Nous cherchons dans ce travail à mesurer l’influence de la relation contractuelle liant l’entreprise et son dirigeant sur la politique d’investissement qu’il entreprend. Dès lors que ce contrat peut conduire ou non le dirigeant à augmenter le niveau de risque de l’entreprise afin de répondre aux attentes des actionnaires, nous considérerons un investissement risqué et un autre moins risqué. La littérature considère habituellement les dépenses en R&D comme un investissement davantage risqué que les dépenses en capital (CAPEX) comme le soulignent

80

Kothari et al. (2001) et Bhagat et Welch (1995) bien que les travaux plus récents de Eberkart et al. (2007) tempèrent ce postulat.

La relation entre les instruments contractuels véga et delta et le comportement d’investissement prenant la forme de R&D ou de CAPEX est bien établie dans la littérature. Les dépenses R&D sont un investissement risqué ainsi de nombreux auteurs ont remarqué un lien positif entre le véga et les dépenses en R&D (Gaver et Gaver (1995), Coles et al. (2006), Nam et al. (2003), Guay (1999) et d’autres) alors que la sensibilité de la rémunération à la performance boursière diminue habituellement ce type de dépense (Coles et al. (2006), Aggarwal et Samwick (1999), Garen (1994), Bizjak et al (1993)).
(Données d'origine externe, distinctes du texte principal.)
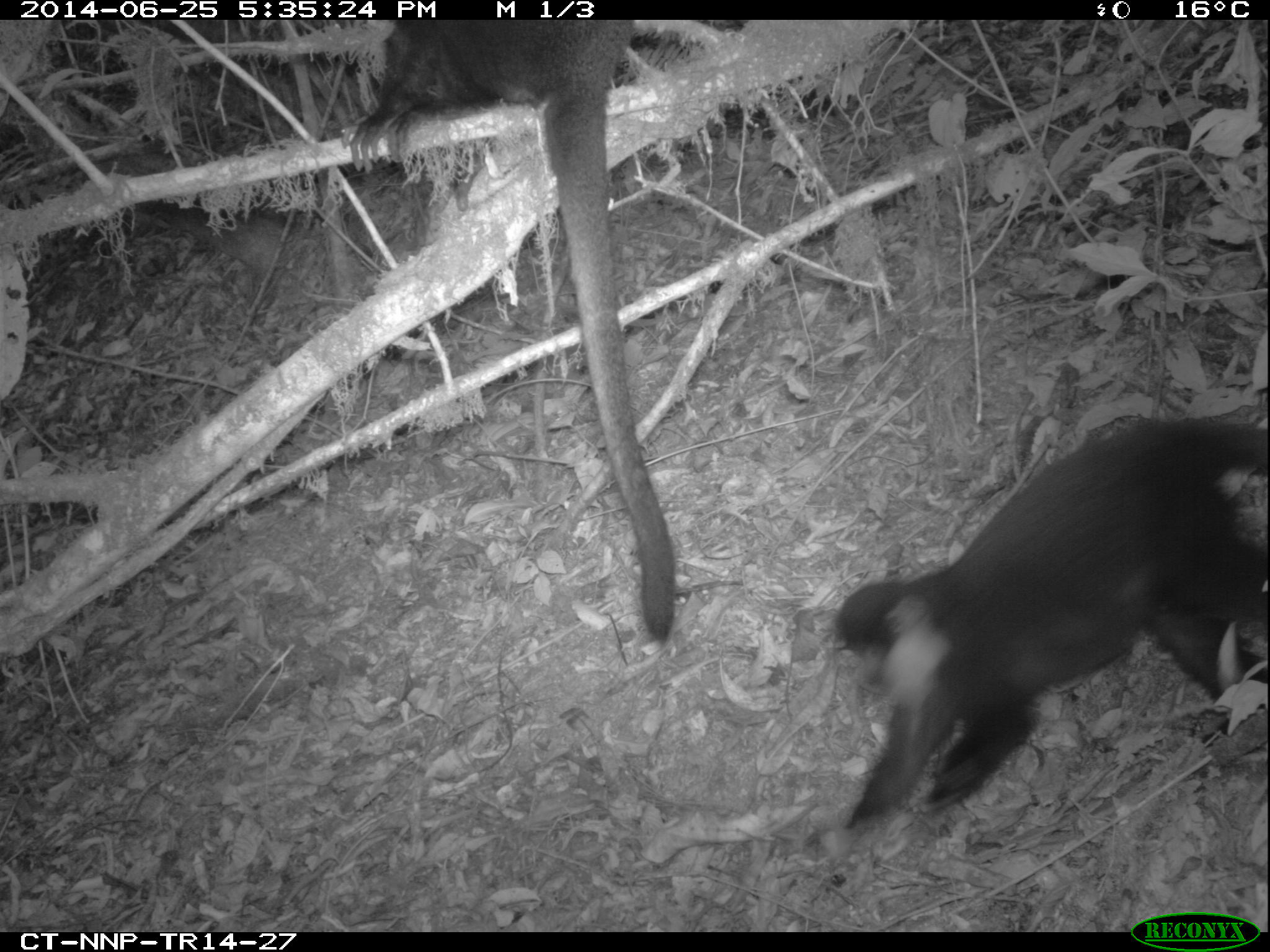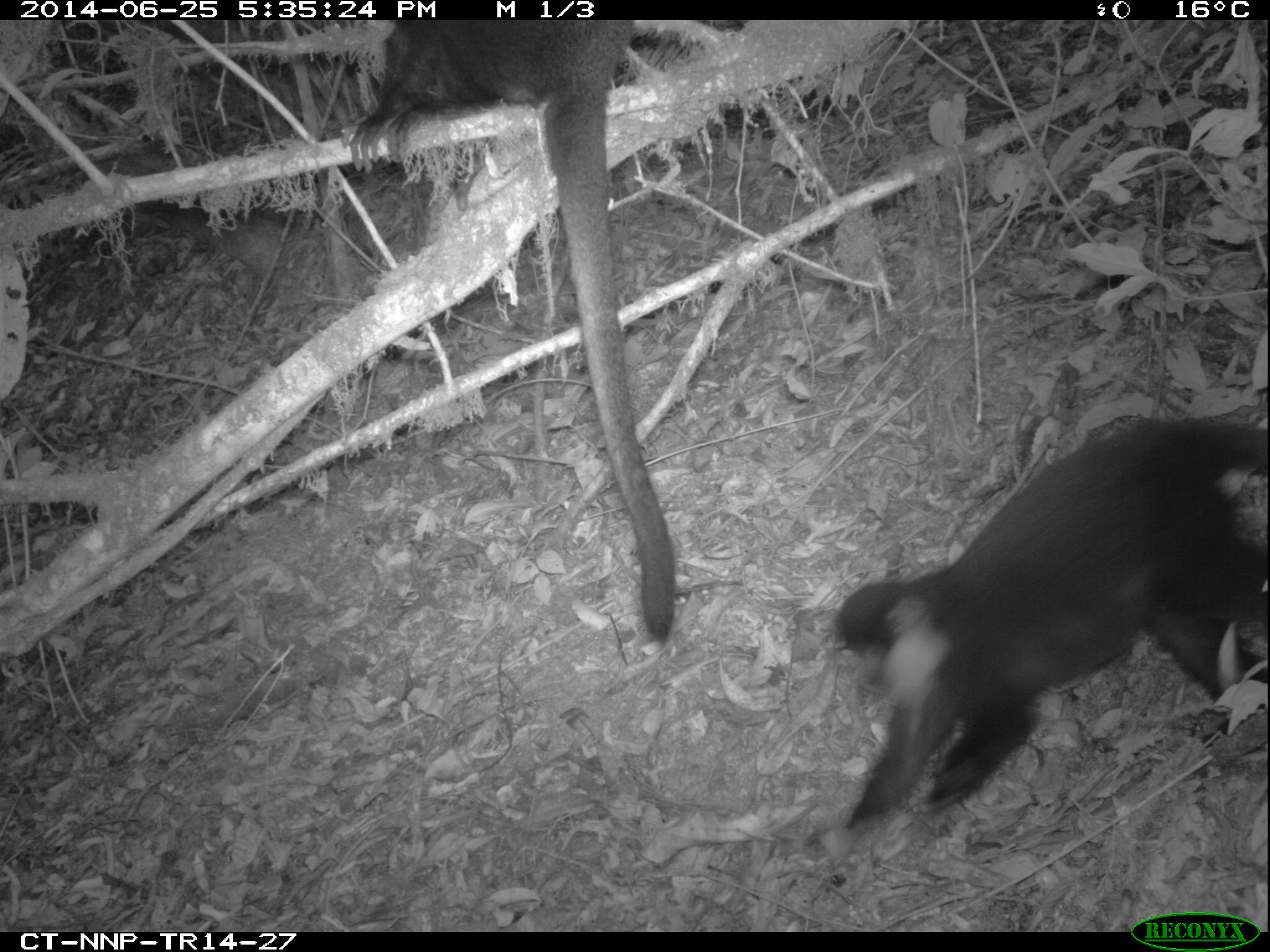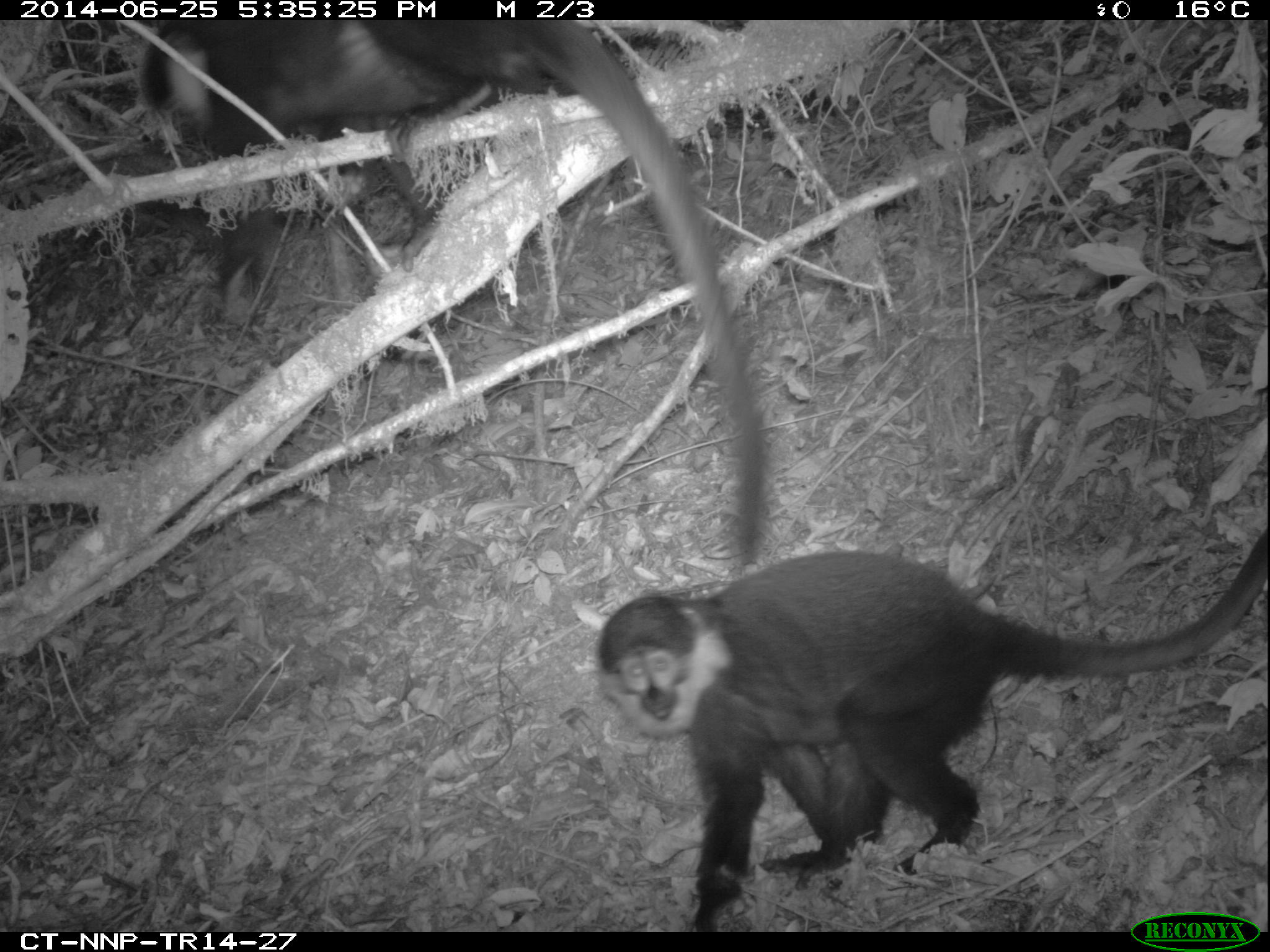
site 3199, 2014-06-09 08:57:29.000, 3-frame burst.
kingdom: Animalia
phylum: Chordata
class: Mammalia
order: Primates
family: Cercopithecidae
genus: Allochrocebus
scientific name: Allochrocebus lhoesti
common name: l'hoest's monkey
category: cercopithecus lhoesti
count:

Certains, comme Coles et al. (2006), font l’hypothèse que les dépenses en R&D et en CAPEX sont substituables et qu’ainsi, la relation liant les sensibilités de la rémunération aux dépenses en CAPEX est opposée à celle liant les sensibilités de la rémunération aux dépenses en R&D. Aggarwal et Samwich (2002) et Coles et al. (2006) établissent une relation positive entre le delta et le niveau de CAPEX, pour Coles, une relation négative entre le véga et le niveau CAPEX existe également. La littérature a ainsi régulièrement exploré la relation entre une sensibilité particulière de la rémunération et une politique d’investissement donnée mais la deuxième sensibilité est la plupart du temps considéré individuellement ou en variable de contrôle.

Notre apport consiste donc à étudier l’effet conjoint et combiné du delta et du véga sur les niveaux respectifs de dépenses en R&D et de CAPEX en addition de leurs effets individuels déjà formalisés dans la littérature. Analyser les effets de ces sensibilités en fonction de la construction globale du portefeuille constitue un deuxième axe de travail.